**DATASET CONTENT:**
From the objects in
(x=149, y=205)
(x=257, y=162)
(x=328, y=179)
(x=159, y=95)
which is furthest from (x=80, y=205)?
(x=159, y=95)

**REQUIREMENTS:** Write out the records above word for word, keeping every line as it appears.

**THE ANSWER:**
From the objects in
(x=149, y=205)
(x=257, y=162)
(x=328, y=179)
(x=159, y=95)
which is furthest from (x=80, y=205)?
(x=159, y=95)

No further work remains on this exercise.